**PROBLEMS AND TASKS:**
1. Rewrite the paragraph of the blog post on artists and success that begins "It's a common problem" in a shorter form, keeping its main facts.
2. Reproduce word for word the part of the blog post on artists and success that opens with the words containing "I was reading" and closes with "to relate to.".
3. In the blog post on artists and success, what did the author's readers seem to feel had spoiled the later work?

## start DOCUMENT PASSAGE

Friday, September 9, 2011


I was reading some online reviews and discussion of a group of books by a certain author. (I'd read and liked one of this author's books, and was trying to decide which one to read next.) An ongoing theme in the discussion gave me pause. Essentially, this person's readers loved the writer's early work, but seemed to feel that success had spoiled the later work. The author's new, more privileged position in life (which had occurred, ironically, as the result of the success of the early books) was now harder for the readers to relate to.

It's a common problem for artists whose work succeeds in a big way. If your early work is about living with roaches and collapsing ceilings and scraping together quarters to buy some ravioli at the corner grocery, plenty of people can relate. But if you become so popular that your art not only supports you but enables you to upgrade your lifestyle, is your audience still going to care when your new problems are which butler to hire and how much caviar to spread on your morning toast?

## end DOCUMENT PASSAGE
## start DATA SHOWN

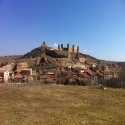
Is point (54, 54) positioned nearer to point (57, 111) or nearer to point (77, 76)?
point (77, 76)

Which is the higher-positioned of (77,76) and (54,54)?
(54,54)

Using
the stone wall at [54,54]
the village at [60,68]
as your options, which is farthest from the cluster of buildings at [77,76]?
the stone wall at [54,54]

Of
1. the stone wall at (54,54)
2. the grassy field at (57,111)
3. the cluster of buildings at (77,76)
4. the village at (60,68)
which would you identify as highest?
the stone wall at (54,54)

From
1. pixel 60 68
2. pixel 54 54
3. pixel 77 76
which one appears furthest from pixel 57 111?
pixel 54 54

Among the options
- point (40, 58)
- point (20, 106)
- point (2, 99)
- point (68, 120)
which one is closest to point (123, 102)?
point (68, 120)

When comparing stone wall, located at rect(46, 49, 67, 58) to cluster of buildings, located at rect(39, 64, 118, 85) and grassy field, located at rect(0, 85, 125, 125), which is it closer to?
cluster of buildings, located at rect(39, 64, 118, 85)

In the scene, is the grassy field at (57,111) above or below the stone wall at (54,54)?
below

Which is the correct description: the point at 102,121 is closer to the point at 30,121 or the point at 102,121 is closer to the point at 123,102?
the point at 30,121

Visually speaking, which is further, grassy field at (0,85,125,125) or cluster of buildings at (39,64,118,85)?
cluster of buildings at (39,64,118,85)

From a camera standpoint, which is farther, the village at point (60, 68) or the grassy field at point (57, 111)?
the village at point (60, 68)

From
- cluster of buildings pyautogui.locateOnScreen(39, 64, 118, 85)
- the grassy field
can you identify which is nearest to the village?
cluster of buildings pyautogui.locateOnScreen(39, 64, 118, 85)

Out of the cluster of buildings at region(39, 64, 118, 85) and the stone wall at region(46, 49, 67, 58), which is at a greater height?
the stone wall at region(46, 49, 67, 58)

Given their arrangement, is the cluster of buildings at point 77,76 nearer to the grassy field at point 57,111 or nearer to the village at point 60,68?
the village at point 60,68

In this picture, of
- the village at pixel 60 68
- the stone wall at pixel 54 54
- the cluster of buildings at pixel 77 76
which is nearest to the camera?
the cluster of buildings at pixel 77 76
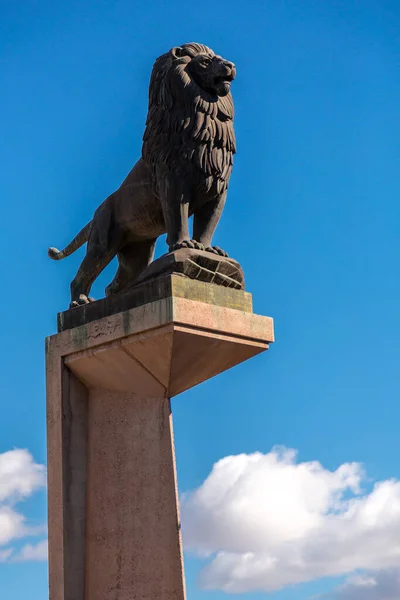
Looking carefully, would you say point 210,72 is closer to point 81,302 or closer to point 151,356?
point 81,302

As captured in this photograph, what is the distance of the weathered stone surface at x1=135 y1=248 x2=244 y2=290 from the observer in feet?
36.1

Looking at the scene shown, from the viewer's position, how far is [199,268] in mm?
11039

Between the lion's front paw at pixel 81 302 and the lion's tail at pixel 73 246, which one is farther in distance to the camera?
the lion's tail at pixel 73 246

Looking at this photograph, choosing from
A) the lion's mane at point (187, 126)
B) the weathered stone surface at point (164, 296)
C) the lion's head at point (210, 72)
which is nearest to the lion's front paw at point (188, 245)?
the weathered stone surface at point (164, 296)

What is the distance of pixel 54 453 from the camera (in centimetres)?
1170

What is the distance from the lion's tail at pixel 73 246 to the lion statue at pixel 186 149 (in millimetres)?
1011

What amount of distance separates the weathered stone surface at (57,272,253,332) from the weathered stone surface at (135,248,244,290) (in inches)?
3.5

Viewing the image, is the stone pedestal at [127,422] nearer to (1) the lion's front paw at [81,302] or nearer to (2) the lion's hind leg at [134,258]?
(1) the lion's front paw at [81,302]

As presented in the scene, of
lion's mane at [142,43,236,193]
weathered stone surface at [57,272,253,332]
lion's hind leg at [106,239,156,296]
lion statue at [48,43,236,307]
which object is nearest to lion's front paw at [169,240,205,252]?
lion statue at [48,43,236,307]

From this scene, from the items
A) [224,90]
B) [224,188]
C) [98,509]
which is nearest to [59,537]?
[98,509]

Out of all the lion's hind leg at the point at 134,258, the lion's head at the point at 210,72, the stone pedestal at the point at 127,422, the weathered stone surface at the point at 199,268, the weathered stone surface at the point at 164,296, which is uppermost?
the lion's head at the point at 210,72

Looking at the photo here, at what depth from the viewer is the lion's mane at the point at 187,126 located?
1130cm

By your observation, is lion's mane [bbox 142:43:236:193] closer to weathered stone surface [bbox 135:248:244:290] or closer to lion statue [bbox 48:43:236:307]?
lion statue [bbox 48:43:236:307]

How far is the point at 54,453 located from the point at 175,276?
231 cm
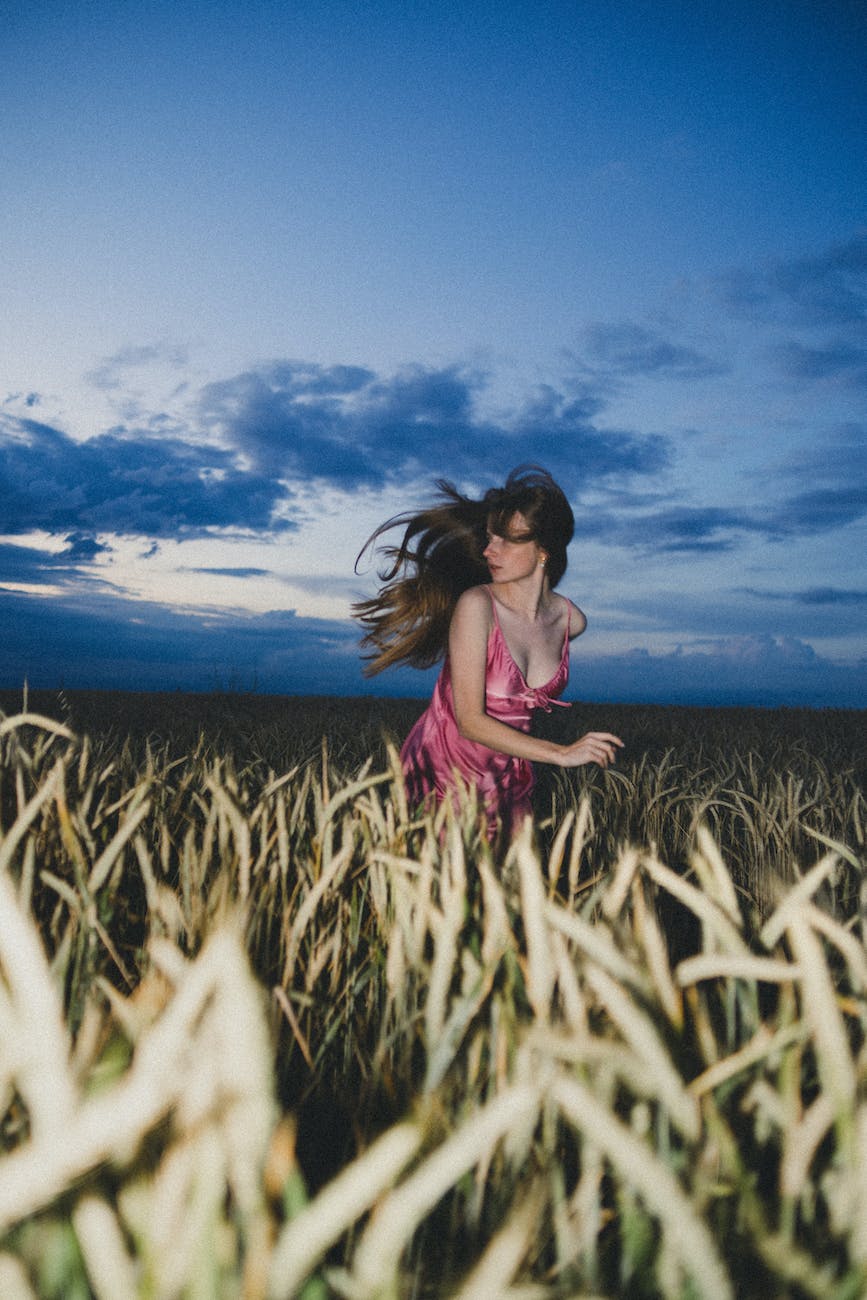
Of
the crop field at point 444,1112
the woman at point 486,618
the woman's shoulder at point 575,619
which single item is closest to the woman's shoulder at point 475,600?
the woman at point 486,618

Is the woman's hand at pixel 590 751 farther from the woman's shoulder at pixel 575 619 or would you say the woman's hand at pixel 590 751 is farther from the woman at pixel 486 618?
the woman's shoulder at pixel 575 619

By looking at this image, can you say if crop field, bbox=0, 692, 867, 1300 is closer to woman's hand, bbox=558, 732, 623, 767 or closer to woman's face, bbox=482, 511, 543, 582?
woman's hand, bbox=558, 732, 623, 767

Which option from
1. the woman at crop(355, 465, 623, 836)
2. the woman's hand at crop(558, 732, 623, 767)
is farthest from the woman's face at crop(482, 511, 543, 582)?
the woman's hand at crop(558, 732, 623, 767)

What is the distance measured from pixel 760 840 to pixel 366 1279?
1784 millimetres

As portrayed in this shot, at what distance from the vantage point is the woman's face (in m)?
2.79

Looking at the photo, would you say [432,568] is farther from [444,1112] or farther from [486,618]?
[444,1112]

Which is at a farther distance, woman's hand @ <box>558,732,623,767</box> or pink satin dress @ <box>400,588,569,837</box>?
pink satin dress @ <box>400,588,569,837</box>

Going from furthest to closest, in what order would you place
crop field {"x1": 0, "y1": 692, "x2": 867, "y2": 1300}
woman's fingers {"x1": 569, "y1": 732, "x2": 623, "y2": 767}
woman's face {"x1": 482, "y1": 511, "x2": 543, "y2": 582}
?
woman's face {"x1": 482, "y1": 511, "x2": 543, "y2": 582} < woman's fingers {"x1": 569, "y1": 732, "x2": 623, "y2": 767} < crop field {"x1": 0, "y1": 692, "x2": 867, "y2": 1300}

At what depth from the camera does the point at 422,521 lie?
2.99 m

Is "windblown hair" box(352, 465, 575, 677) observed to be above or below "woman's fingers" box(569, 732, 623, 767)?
above

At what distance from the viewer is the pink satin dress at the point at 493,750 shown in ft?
9.29

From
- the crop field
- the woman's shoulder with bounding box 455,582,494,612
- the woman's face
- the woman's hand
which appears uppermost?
the woman's face

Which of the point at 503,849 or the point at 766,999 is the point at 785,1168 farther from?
the point at 503,849

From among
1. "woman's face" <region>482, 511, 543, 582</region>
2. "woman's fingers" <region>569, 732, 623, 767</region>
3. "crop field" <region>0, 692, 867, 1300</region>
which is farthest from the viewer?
"woman's face" <region>482, 511, 543, 582</region>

## end DATA SHOWN

**IN RESPONSE:**
1. Artists whose work succeeds in a big way often run into a problem. Many people can relate to early work about roaches, collapsing ceilings and scraping together quarters for ravioli. Once the art supports the artist and pays for a better lifestyle, the audience may stop caring about new problems like which butler to hire or how much caviar to spread on toast.

2.
I was reading some online reviews and discussion of a group of books by a certain author. (I'd read and liked one of this author's books, and was trying to decide which one to read next.) An ongoing theme in the discussion gave me pause. Essentially, this person's readers loved the writer's early work, but seemed to feel that success had spoiled the later work. The author's new, more privileged position in life (which had occurred, ironically, as the result of the success of the early books) was now harder for the readers to relate to.

3. Success.